** Request 1 **
According to the sermon, where was the Miss World pageant moved to?
** Request 2 **
Return the passage of the sermon between "To be a Christian" and "of the individual.", inclusive.

-- BEGIN Text provided --

Teaching Sermons For Pastors and Laymen

 The People Called Christians
Acts 11:19-26

Introduction

“Christian” is one of the most abused words in our language.  It is often used to signify people who are non-Jewish, non-Muslim, or nonheathen.  It doesn’t necessarily mean, “Those who profess to believe in Christ.”  All you have to do to have this hit home is to watch a news broadcast.  For instance, just recently on the Today Show the lead story on the national news was that the Miss World pageant was being moved from Nigeria to a safer location in London, England.  The move was the result of days of fighting between Christians and Moslems.  The Moslems were rioting because a commentator had said that if Mohammed was alive he would have taken a wife from among the beautiful contestants.  Also, they objected to the way that contestants dressed to display their figures.  Several hundred died before the pageant was moved.  The pictures of rioting and dead bodies were accompanied by the dialog where the combatants were described as Christians and Moslems.  Actually, Nigeria is a country with very few Christians.  The fighting was more accurately between Moslems and non-Moslems. 

To be a Christian means much, much more than to believe in one God, to live in a so-called Christian nation, to have a King James Bible on your coffee table, or to attend one of the main stream Christian churches.  Well then, what is a Christian?  Let me define a Christian for you. He or she has a personal relationship with Jesus Christ, which comes from faith.  They have received the Holy Spirit and been baptized into the church of Jesus Christ at the moment they believed.  That is a Christian, but we can’t stop there, because there is also Christian living, which is the visible indication that change has taken place in the life of the individual.

-- END Text provided --
-- BEGIN Dataset records --

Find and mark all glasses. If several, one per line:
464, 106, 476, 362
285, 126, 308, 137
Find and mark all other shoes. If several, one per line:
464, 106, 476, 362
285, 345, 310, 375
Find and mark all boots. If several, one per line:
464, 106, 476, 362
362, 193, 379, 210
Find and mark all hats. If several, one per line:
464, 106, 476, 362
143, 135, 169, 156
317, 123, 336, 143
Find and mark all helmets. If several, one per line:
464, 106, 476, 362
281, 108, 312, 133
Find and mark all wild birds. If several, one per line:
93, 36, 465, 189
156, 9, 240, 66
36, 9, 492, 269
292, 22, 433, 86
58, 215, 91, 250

-- END Dataset records --
-- BEGIN Dataset records --

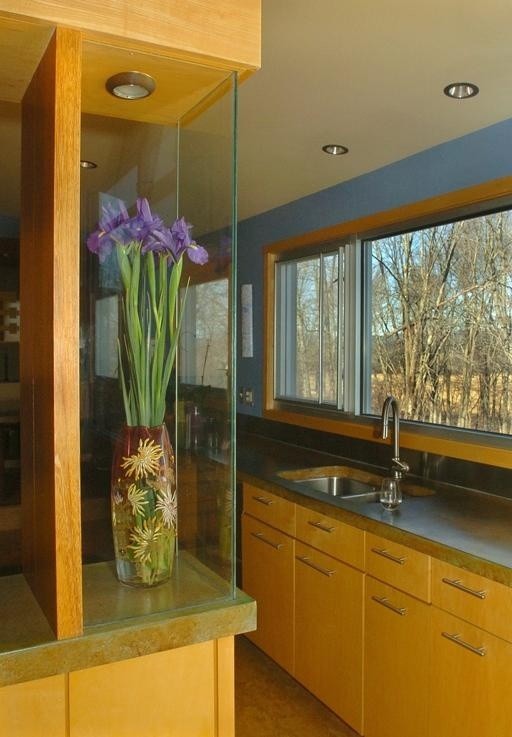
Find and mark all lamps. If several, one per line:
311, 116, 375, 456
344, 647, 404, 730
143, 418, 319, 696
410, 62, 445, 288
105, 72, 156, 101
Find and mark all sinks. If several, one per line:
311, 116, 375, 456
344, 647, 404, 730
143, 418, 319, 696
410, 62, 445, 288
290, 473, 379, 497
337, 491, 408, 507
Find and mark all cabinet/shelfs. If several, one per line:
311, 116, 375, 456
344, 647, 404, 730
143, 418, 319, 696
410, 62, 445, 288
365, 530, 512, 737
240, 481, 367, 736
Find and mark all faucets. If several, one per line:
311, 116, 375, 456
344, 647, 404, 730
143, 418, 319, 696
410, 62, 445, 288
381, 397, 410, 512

-- END Dataset records --

** Expected output 1 **
It was moved from Nigeria to a safer location in London, England.

** Expected output 2 **
To be a Christian means much, much more than to believe in one God, to live in a so-called Christian nation, to have a King James Bible on your coffee table, or to attend one of the main stream Christian churches.  Well then, what is a Christian?  Let me define a Christian for you. He or she has a personal relationship with Jesus Christ, which comes from faith.  They have received the Holy Spirit and been baptized into the church of Jesus Christ at the moment they believed.  That is a Christian, but we can’t stop there, because there is also Christian living, which is the visible indication that change has taken place in the life of the individual.